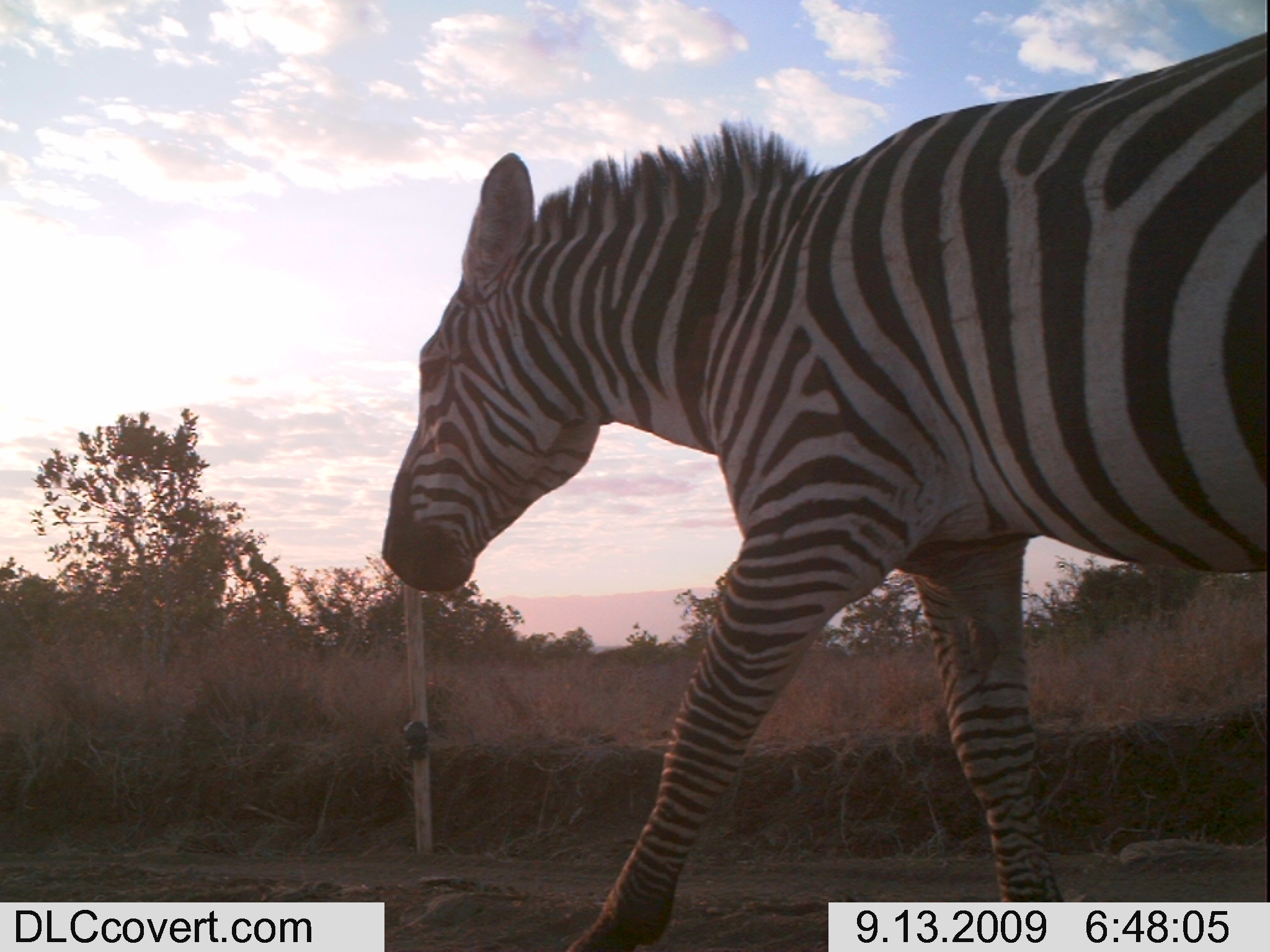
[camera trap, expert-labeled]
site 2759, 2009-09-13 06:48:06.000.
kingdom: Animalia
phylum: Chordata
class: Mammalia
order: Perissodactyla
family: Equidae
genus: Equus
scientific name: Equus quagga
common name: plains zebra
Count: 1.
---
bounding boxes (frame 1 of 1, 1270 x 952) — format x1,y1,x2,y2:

=-=-=

> _Exercise prompt_
Give again, exactly and with nothing added, the lines running from the one that contains "scientific name: Equus quagga" to the last line of the material.

> _Task output_
scientific name: Equus quagga
common name: plains zebra
Count: 1.
---
bounding boxes (frame 1 of 1, 1270 x 952) — format x1,y1,x2,y2:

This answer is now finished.